Grand Forks city grants cause tension
In the past decade, two programs created by the city of Grand Forks have been making recommendations on how to spend millions of dollars in art and special events money.
City meeting minutes going back at least 10 years show suggestions from the Art Re-Grant and Special Events programs were rarely a source of controversy.
The same can't be said for this year.
Pushback from local organizations and concerns about the committees' procedures threw the programs into the spotlight and under the microscope of City Council.
"We had to tighten things up a bit," said Council President Hal Gershman.
The tightening has earned the council some rancor from residents unhappy with its choices. The pushback has council members reminding residents that not every city has these programs.
"We're very fortunate to have government that supports arts and special events at the level we do," Gershman said.
Since 2001 the Arts Re-Grant Program and Special Events programs have awarded $1.3 million and $1.4 million respectively to local organizations for events and programs.
Money for both programs comes from sales tax and each has a committee that evaluates applications and requests.
Greg Hoover, director of the city's urban development department, said both committees are part of a national trend started in the mid-1970s to encourage residents to become more involved in local government.
In theory, using these committees in Grand Forks allows residents to participate in government and take pressure off the council by making recommendations it can adjust.
"You want public input and this is a great way to do it," said Meredith Richards, the department's community development manager.
The Art Re-Grant and Special Events committees are composed of council representatives and residents with specialties in the program's topic.
For the arts, that means people familiar with art but unaffiliated with local art organizations review funding requests. Completing a similar task on the Special Events Committee are staff from events venues, tourism organizations and other groups.
Both programs became sources of contention this year between the council and residents.
The Art Re-Grant Program allocated money to 16 organizations this year, five of which were groups without an arts-based mission -- a requirement for receiving the money.
Total, the five organizations -- a nursing home, a mental health recovery center, support programs for the disabled and a historical preservation group -- received $12,550 of the available $116,331.

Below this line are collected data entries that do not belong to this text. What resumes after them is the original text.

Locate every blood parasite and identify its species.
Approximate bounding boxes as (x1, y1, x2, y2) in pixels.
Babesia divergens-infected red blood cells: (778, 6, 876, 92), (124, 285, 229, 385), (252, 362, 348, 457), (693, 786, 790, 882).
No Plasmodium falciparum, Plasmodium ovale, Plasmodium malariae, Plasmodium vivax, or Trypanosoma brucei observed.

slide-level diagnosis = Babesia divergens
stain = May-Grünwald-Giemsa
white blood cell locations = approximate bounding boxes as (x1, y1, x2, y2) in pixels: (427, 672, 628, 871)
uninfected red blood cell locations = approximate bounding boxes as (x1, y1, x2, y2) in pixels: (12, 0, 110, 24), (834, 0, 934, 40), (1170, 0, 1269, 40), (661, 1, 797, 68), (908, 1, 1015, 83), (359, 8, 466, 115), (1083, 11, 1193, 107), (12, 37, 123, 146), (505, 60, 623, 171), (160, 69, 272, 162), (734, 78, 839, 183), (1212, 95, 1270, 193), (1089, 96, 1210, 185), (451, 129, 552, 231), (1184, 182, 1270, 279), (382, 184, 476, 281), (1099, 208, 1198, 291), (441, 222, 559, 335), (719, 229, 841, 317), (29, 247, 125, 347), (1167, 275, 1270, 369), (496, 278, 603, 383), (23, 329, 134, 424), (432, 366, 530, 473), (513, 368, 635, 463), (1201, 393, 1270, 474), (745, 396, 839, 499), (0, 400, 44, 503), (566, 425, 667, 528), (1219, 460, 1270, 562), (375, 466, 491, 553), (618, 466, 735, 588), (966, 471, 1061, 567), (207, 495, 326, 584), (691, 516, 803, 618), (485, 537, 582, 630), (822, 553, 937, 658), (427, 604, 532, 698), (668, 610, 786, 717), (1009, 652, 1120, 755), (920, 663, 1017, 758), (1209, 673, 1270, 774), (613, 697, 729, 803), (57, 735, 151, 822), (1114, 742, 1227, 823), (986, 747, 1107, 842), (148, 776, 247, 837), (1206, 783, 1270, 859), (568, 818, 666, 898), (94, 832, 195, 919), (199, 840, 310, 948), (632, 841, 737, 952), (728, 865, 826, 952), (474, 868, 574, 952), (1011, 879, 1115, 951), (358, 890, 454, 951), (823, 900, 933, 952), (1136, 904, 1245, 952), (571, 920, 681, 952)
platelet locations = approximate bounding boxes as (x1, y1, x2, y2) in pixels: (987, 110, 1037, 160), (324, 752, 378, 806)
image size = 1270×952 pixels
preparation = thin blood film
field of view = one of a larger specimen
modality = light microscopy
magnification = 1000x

Financial documents provided by the North Valley Arts Council, which administers money on the city's behalf, show over the past 12 years that 11 non-art organizations received funds.
The amount those groups received over that time frame was about $59,000 or 4.5 percent of the total funding dispersed.
Complaints from art groups that did not receive funding this year led the City Council to question how closely the committee followed guidelines.
The council voted in October to uphold the guidelines as is instead of making room for non-arts organizations managing art events or programs. That move resulted in more criticism from residents who thought the money should be available to any art program or event.
"It's very frustrating for those of us who are trying to be good stewards of the taxpayers' money," Council member Dana Sande said.
Special Events recommendations also hit a few bumps at the council level in November.
This time the controversy stemmed from the involvement of one of their own.
Council member Tyrone Grandstrand was elected chairman of the program's committee. He also was one of the organizers for an event seeking money from the program, TEDx Grand Forks.
During discussion, Grandstrand said he stepped down from the chairman position and recused himself from voting. In the end, his involvement pushed the council to not provide funding for TEDx, as the committee recommended, while passing about $109,000 in requests for 33 other events.
"It doesn't look right even if everything is on the up and up," Sande said.
Gershman said the council will likely vote on adding a requirement that prohibits council members from serving on the committee if they are involved with an event seeking money from the program.
Grandstrand welcomes the rule as long as it is recorded in the council's ethics code.
"I think that's a really good idea," he said. "I would have immediately stepped off the committee or handed the reins of TEDx to someone else if we had this somewhere."
The potential limit on council members' involvement on the committee comes on the heels of another rule added recently by the city.
An event's funding eligibility was capped at five years in an effort wean some groups that have relied on the program's money for years.
Three of those events, Celebrate the Night, Art Fest and the Sertoma Club's Fourth of July event, have received more than $140,000 over the past 12 years. Altogether, they represent about 38 percent of the program's total allocations during that time frame.
Despite the negative reactions this year, the council members interviewed for this story say many good events have come out of the programs and that's something they hope to see continue.